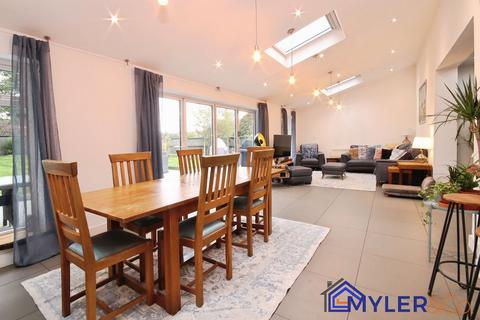 5 bedroom detached house for sale, Lunts Heath Road, Widnes, WA8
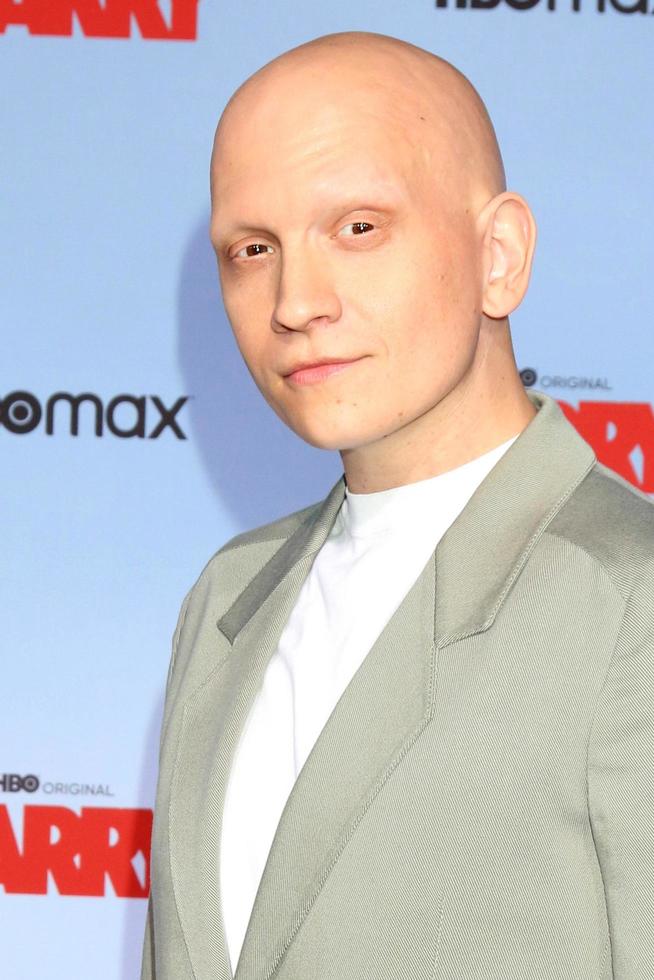 los angeles, 18 aprile - anthony carrigan al barry stagione 3 hbo premiere screening al rolling green il 18 aprile 2022 a los angeles, ca foto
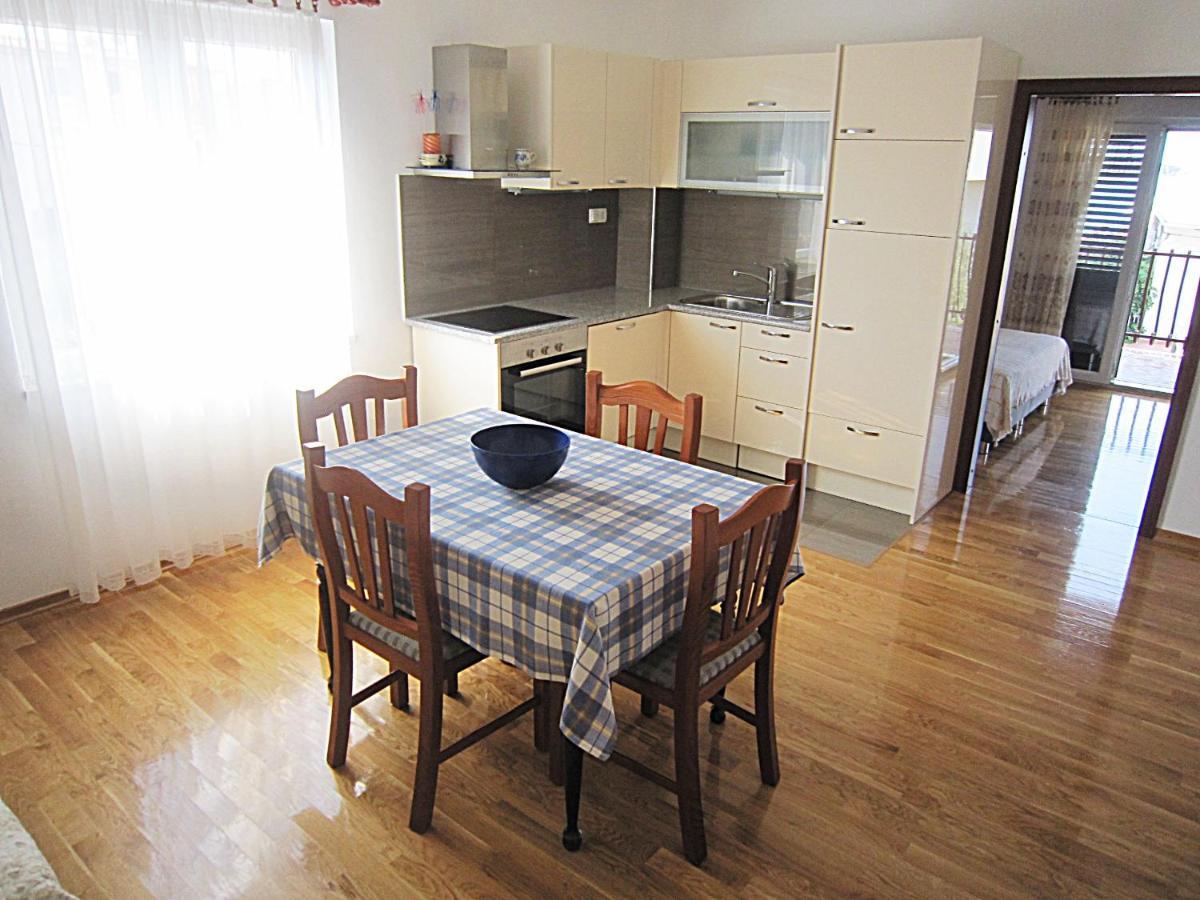 Villa Lucia Premium Rooms Primošten Екстериор снимка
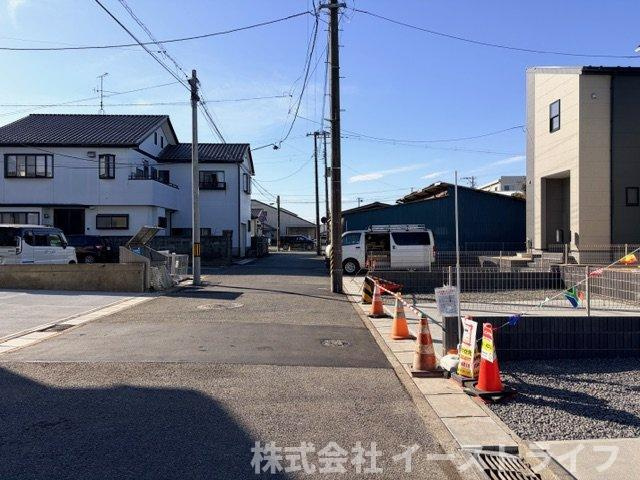 【新築戸建】　いわき市小名浜西君ヶ塚町第3　長期優良住宅の前面道路含む現地写真|南側6ｍ公道
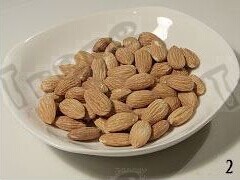 葡萄干杏仁面包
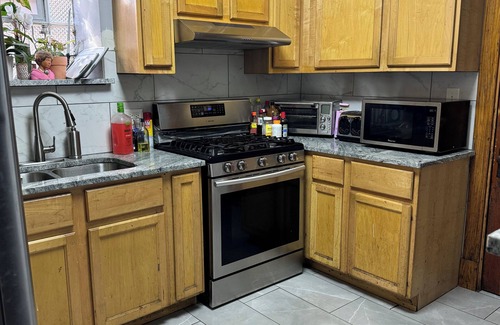 Chicago Lawn Casa | Spacious 5-bedroom bungalow in delightful Chicago with AC, WiFi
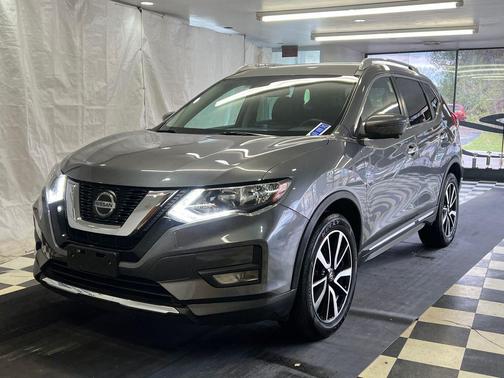 Gun Metallic 2020 Nissan Rogue SL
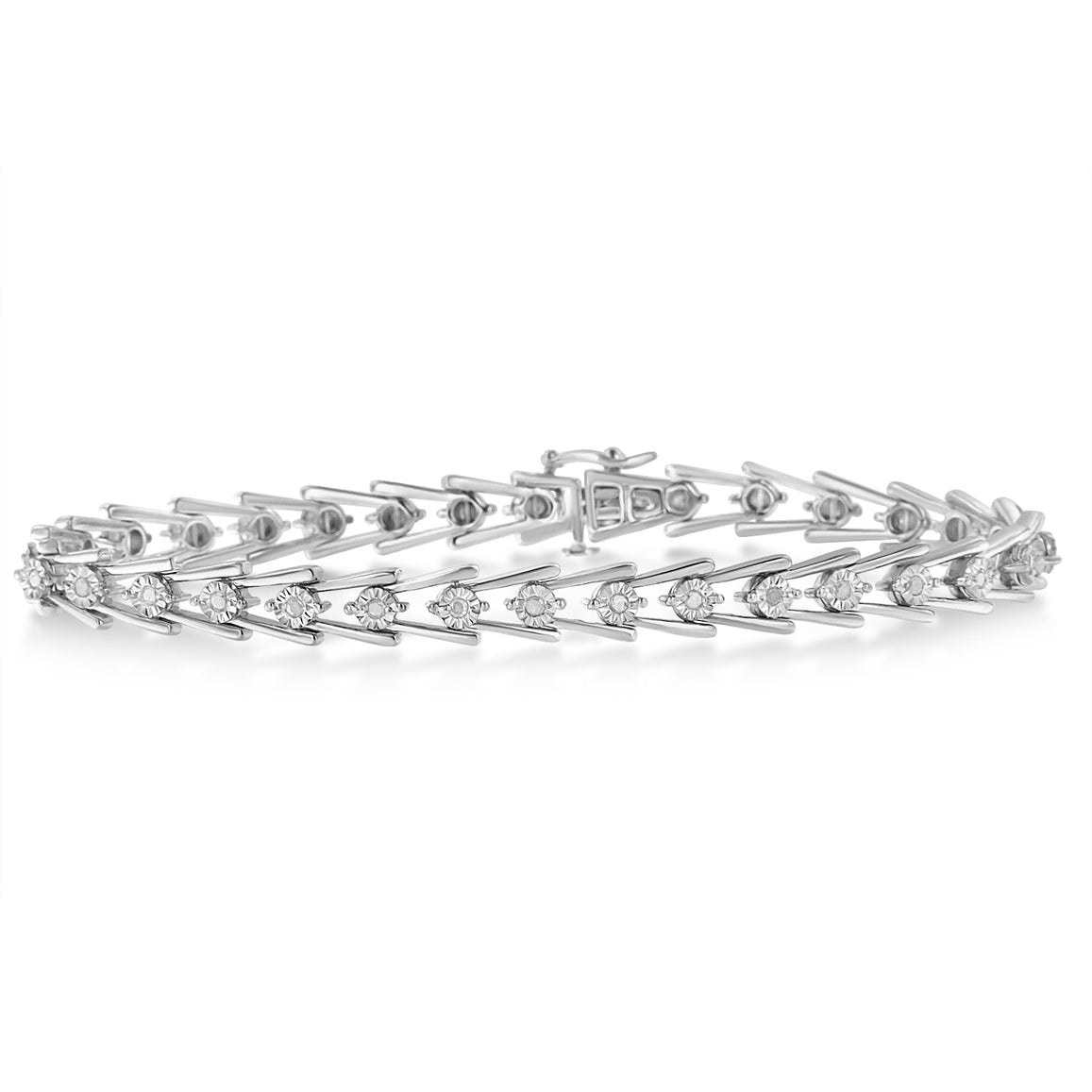 Sterling Silver Diamond Wave-Style Link Bracelet (0.5 cttw, I-J Color, I3 Clarity) Bids.com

## EXERCISE AIM
Could you set down the material above word for word while dropping its pictures?

## ANSWER SECTION
 5 bedroom detached house for sale, Lunts Heath Road, Widnes, WA8
 los angeles, 18 aprile - anthony carrigan al barry stagione 3 hbo premiere screening al rolling green il 18 aprile 2022 a los angeles, ca foto
 Villa Lucia Premium Rooms Primošten Екстериор снимка
 【新築戸建】　いわき市小名浜西君ヶ塚町第3　長期優良住宅の前面道路含む現地写真|南側6ｍ公道
 葡萄干杏仁面包
 Chicago Lawn Casa | Spacious 5-bedroom bungalow in delightful Chicago with AC, WiFi
 Gun Metallic 2020 Nissan Rogue SL
 Sterling Silver Diamond Wave-Style Link Bracelet (0.5 cttw, I-J Color, I3 Clarity) Bids.com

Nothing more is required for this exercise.